Morgens fuhr sie mit dem Finger über die Fensterbank neben dem Briefkasten. Die Fensterbank war leer. Karten können manchmal bis zu zehn Tagen brauchen. Eine Karte wäre das Mindeste. Er könnte mir wenigstens eine Karte schreiben. Es ist nicht so, daß wir Fremde sind. Wenn er Zettel schreiben kann, kann er auch eine Karte schreiben. Der Weg von ihrer Wohnung zum Briefkasten war ausgetreten.

Die Feindin war inzwischen aschblond und hatte hohe Wangenknochen. Auf jedem der langen Finger steckte ein Ring. Zwischen dem Zeigefinger und Mittelfinger klemmte eine Zigarette in einer Zigarettenspitze. Der Rauch kam aus rotgeschminkten Lippen.

Sie ging ins Badezimmer und knöpfte ihre Bluse auf. Die Adern auf ihrer Brust waren hellblau. Sie schlängelten sich wie kleine Rinnsale zur Brustwarze.

Die Feindin lachte mit entblößten Zähnen über einen seiner Witze.

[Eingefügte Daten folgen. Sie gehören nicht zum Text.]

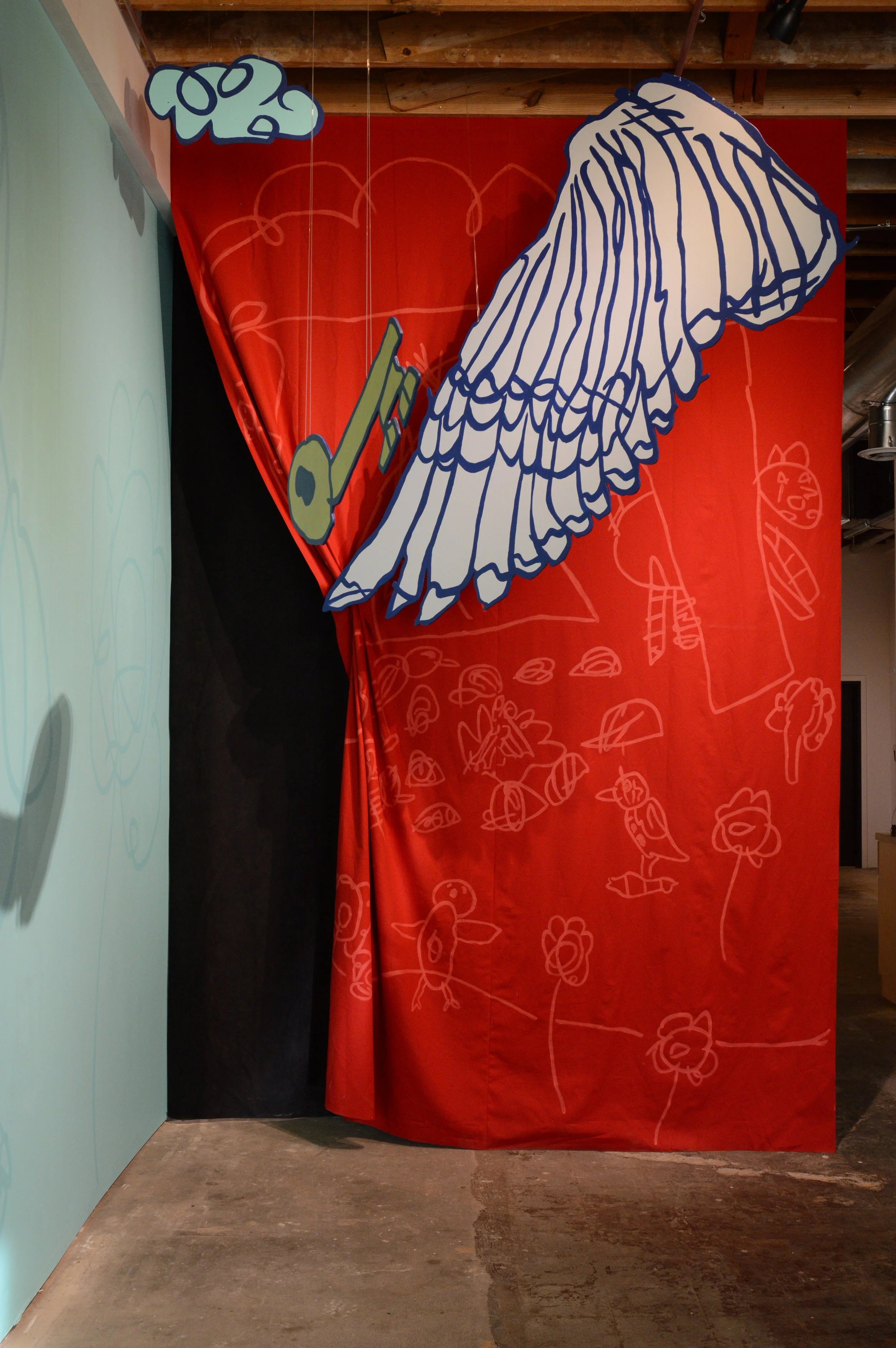 A colorful art display with a large, stylized illustration of a wing, a key, and various sketch-like drawings of animals and flowers on a red curtain backdrop, with a light blue wall to the side.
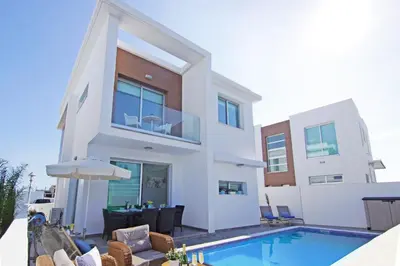 a house with a swimming pool in front of it at Villa Caren in Paralimni
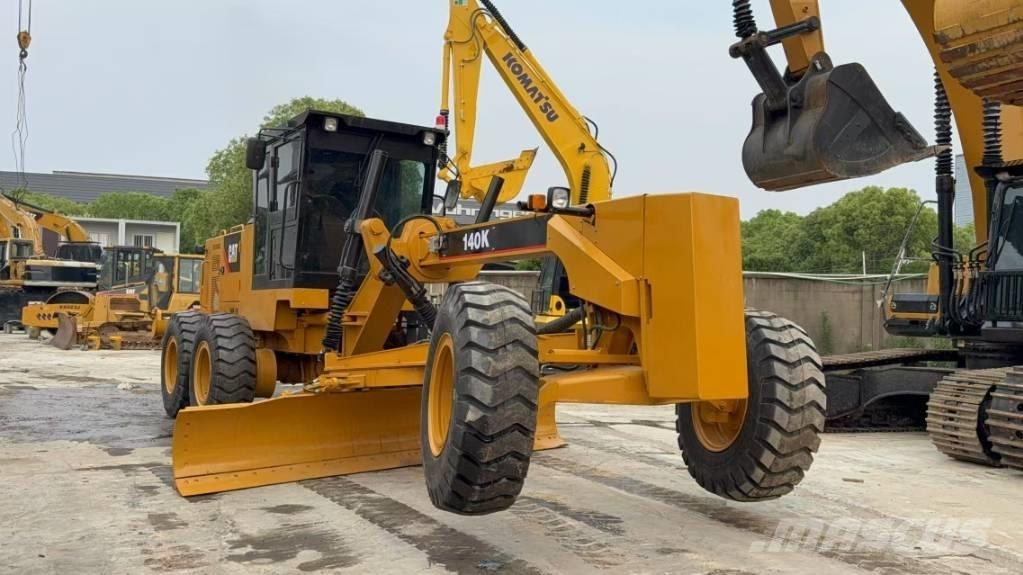 CAT 140K Grejdry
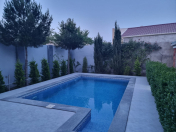 İcarəyə verilir 2 otaqlı 100 m2 bağ evi Novxanı
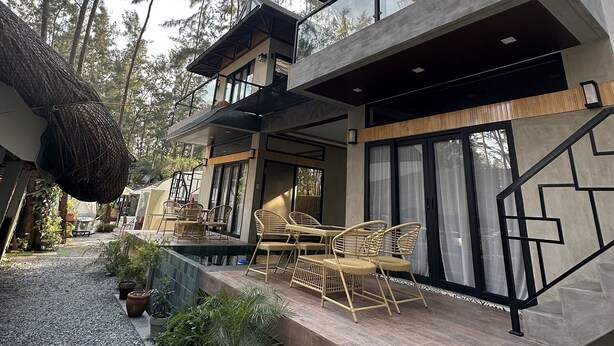 Una casa moderna de dos pisos con un patio, mobiliario exterior y vistas a altos árboles.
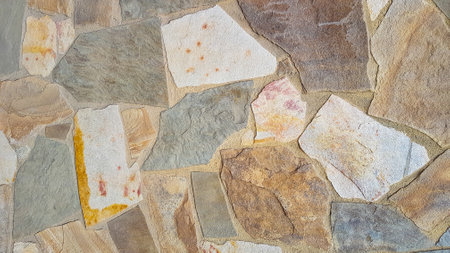 Background of stone wall texture for design with copy space for text or image.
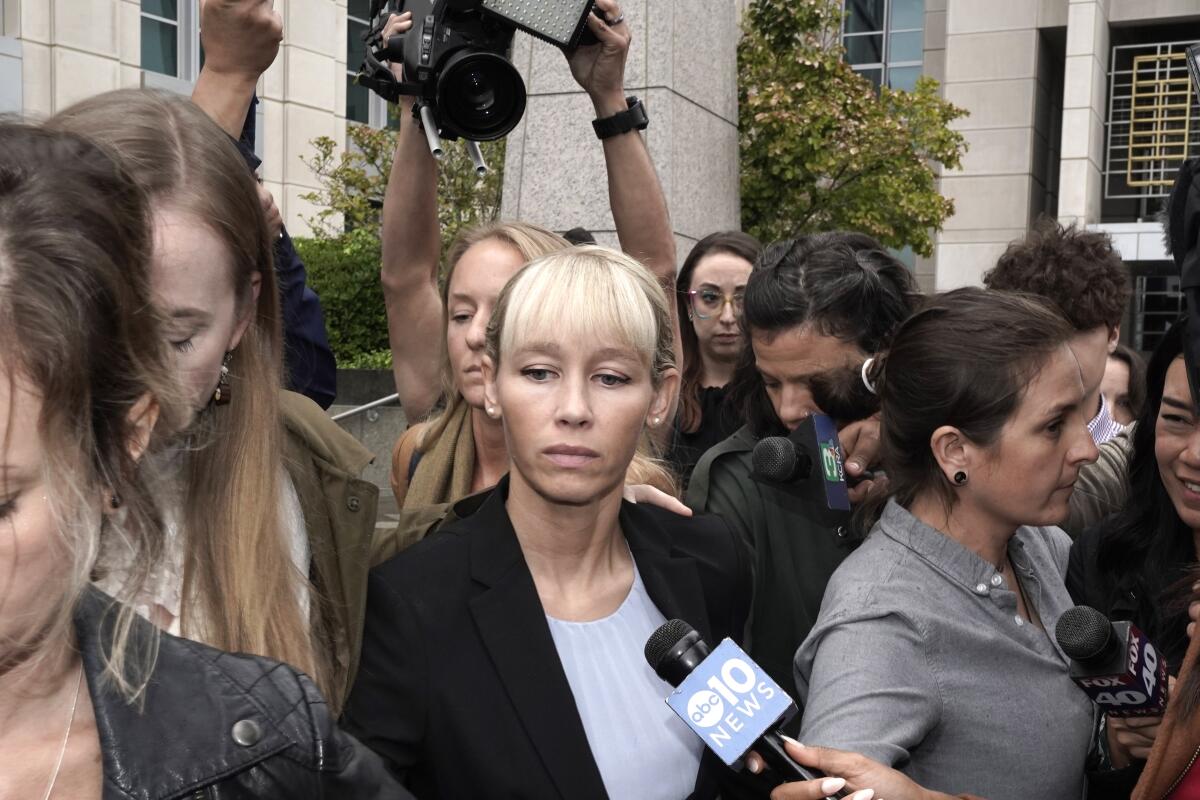 Sherri Papini leaves the federal courthouse in Sacramento as reporters try to talk to her 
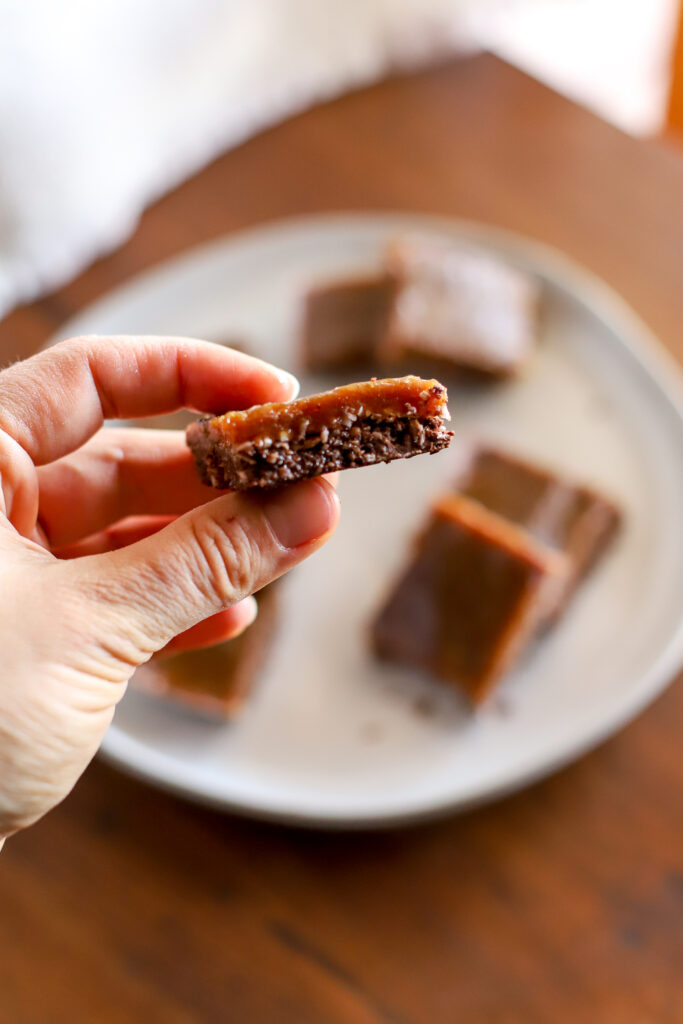 hand holding a slice of Homemade Toffee Chocolate Bars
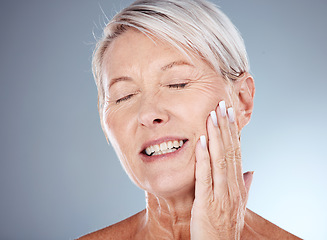 Image showing Elderly woman, hand and smile for skincare, cosmetics or moisturizer against a grey studio background. Senior female touching face and smiling in satisfaction for healthy anti aging facial treatment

Sie nahm das Telefon mit ins Bett und rief seinen Anrufbeantworter an. Ich bin leider nicht da, Nachrichten können nach dem Piepton hinterlassen werden. Sie wählte noch einmal. Ich bin leider nicht da, Nachrichten. Sie preßte die Hörmuschel ans Ohr.
Er beugte sich über die Feindin und sagte etwas Verliebtes.
Auf Kreta waren es immer noch 31 Grad.